Now, this next part was difficult for me to set up. We had this 90 foot drop leading to the hobgoblin lair and the hobgoblins could conceivably just hang out at the bottom and shoot at the players as they climbed down. I considered going with that on the off chance that the players would think to rappel down special forces style, but my players are more tradesmen types that are exports on how to hang doors. They don’t know anything about rock climbing! Instead of that, I set the hobgoblins back in a large room. Ten had set spears along the front rank. Nine in the back had longbows. If the players stood off they would be shot. If they charged they would eat set spears. As a wild card, they had a magic-user ready to drop a stinking cloud somewhere. This was pretty nasty, though I had one more trick up my sleeve here.

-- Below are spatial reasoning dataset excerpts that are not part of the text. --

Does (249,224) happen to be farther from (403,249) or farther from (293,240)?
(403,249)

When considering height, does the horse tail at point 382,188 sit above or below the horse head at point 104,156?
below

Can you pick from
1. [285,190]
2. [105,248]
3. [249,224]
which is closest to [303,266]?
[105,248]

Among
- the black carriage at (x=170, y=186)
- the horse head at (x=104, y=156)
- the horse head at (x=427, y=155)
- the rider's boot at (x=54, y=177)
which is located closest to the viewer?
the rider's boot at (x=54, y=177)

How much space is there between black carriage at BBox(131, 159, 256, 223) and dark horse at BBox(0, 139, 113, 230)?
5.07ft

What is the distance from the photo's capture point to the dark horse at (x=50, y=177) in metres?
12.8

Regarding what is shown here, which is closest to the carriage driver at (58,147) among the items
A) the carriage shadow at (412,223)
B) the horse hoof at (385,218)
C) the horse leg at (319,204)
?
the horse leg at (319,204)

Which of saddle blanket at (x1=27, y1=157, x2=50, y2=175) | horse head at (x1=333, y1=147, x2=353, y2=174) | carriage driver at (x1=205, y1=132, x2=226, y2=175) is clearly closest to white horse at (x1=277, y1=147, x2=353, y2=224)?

The party moves down the cliff and forms up. They head down the corridor straight to the hobgoblins. I have this terrible put trap set up to mess with them. The front rank does not trigger it, but the second rank does. They all make their saving throws, though, and I rule that they leapt ahead to just narrowly make it to the same side as the point men. The magical artillery and the henchmen were now separated from the rest of the party by this obstacle. At this point I check for surprise and I wonder if the party is surprised because “the monsters rolled a one”, but this means the monsters are surprised– though I had ruled that the monsters could not be surprised due to the creaking door. So the players had to declare actions while discombobulated. This was a very complex situation and the players really had to put their heads together. The selected close to engage rather than charge– because they did not want to eat double damage from the spears and they could not afford to hang back, either. The magic-user/thief played by Dorrinal opted to cast charm person on a smaller, scrawnier hobgoblin on the back rank and Mr. T(en Percent) opted to throw his handaxe at the same.

Initiative was very important here and the players lost. I used Chris’s hyper-insane magician duel interpretation of the rules and figured out that the hobgoblin’s spell went off first even though it took more segments to cast it. The stinking cloud goes off on top of the five player characters though could not possibly be more than two inches across in their formation. The next thing that happened was that the elf’s charm person spell went off. Now, there might have been a mistake with that. Should the hobgoblin archers gotten a chance to fire? Should it have happened before or after the stinking clowd went off? I don’t know now. If it went off after, some hobgoblins on the flanks should have gotten a chance to shoot at the elf probably. At any rate, the charm person spell goes off and the skinny figure failed its saving throw against it. Should the stinking cloud have blocked the Charm Person? I ruled that if he failed the saving throw then it was blocked by the cloud. Easy!

So now the elf is speaking in hobgoblin to this skinny guy who it turns out is actually a human. This is really confusing to the party because I had applied the Star Fleet Battles D17 Tactical Intelligence rule here and it made perfect sense to me to do so. The elf persuades the human leader of the hobgoblins to stand down and the rest of the party crosses over the open pit trap to link up with the elf. The party members inside the cloud all fail their saving throws and so are throwing up for many turns. Gradually the elven magic-user/thief persuades the hobgoblins to link up with the players in order to go destroy the Dark Dwarf on the first level. I roll a reaction check on the hobgoblins and it came up neutral, so I decide this stupid plan works.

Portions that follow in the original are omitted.